REQUEST: In the workshop account below, what name did the attendees give to the technique of continually generating random input values and then analyzing the result?

PASSAGE TO READ:
▬▬▬▬▬▬

Some of the attendees there seemed at least aware that software testing is a craft. One person used the phrase ‘exploratory testing’ in conversation without prompting. For the most part though, the type of testing they focus on is what some in the testing community now refer to as checking. The most commonly talked technique at the workshop was continually generating random input values and then analyzing the result. They called this technique fuzzing.

The conversation veered to coverage models during one of the breakout sessions. There seemed to be a common sentiment that coverage models are useless. Partly because if a person can continually pass in random values, they thought the results are approximately the same. And partly because being able to see coverage in some particular way — decision, line, method, function, variable, or whatever — doesn’t tell you much about how the program was tested or how meaningful that testing is.

Some of the presenters viewed testing as a trivial task. The presenter representing Gallios and Free & Fair, Joe Kiniry, described bugs in electronic voting machines that “Couldn’t even add 1” without adding the context that voting is a concurrent, hopefully secure, geographically distributed, and data intensive activity.

▬▬▬▬▬▬

INFORMATION SHOWN:
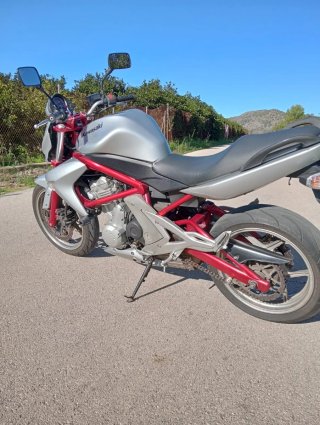 Kawasaki ER6n Naked
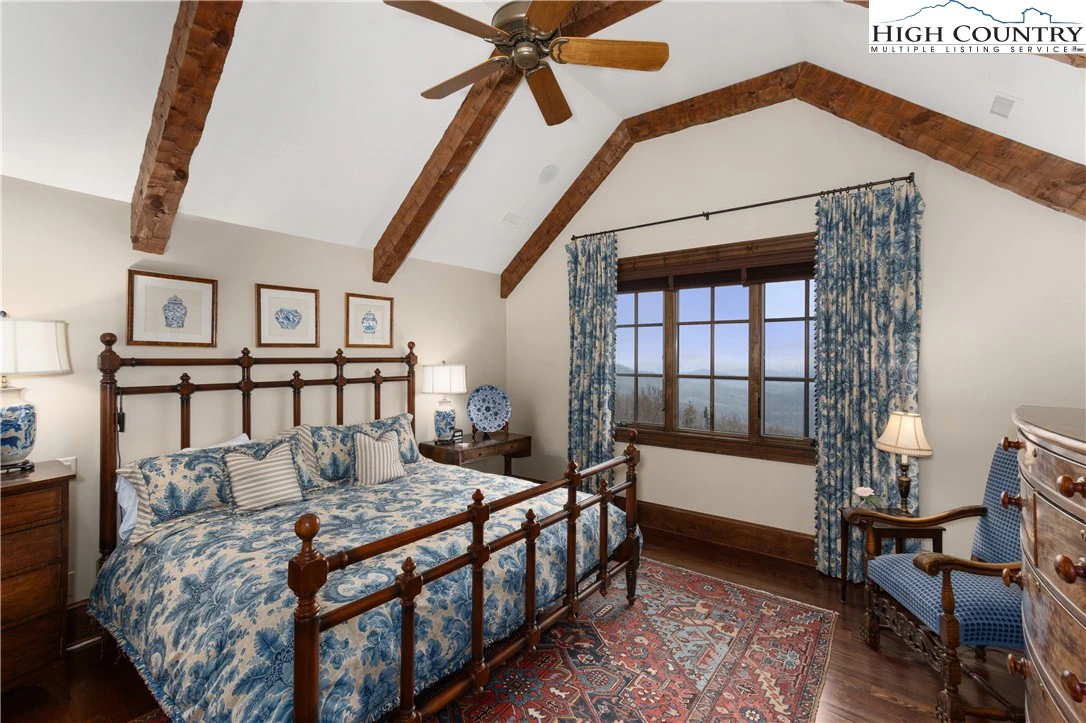 Image number 7 for the current listing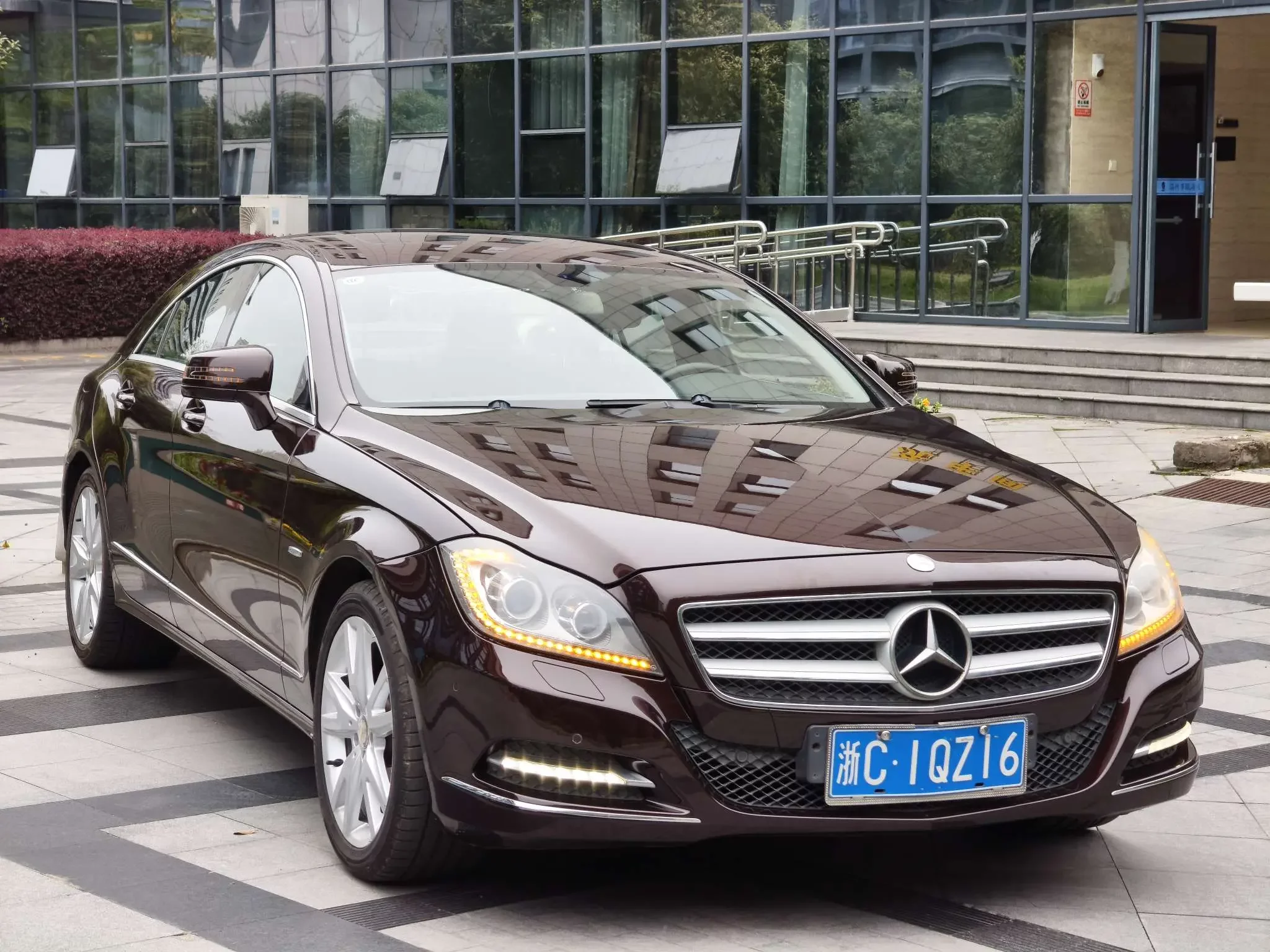 Mercedes-Benz CLS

▬▬▬▬▬▬

PROBLEM SOLUTION: Fuzzing.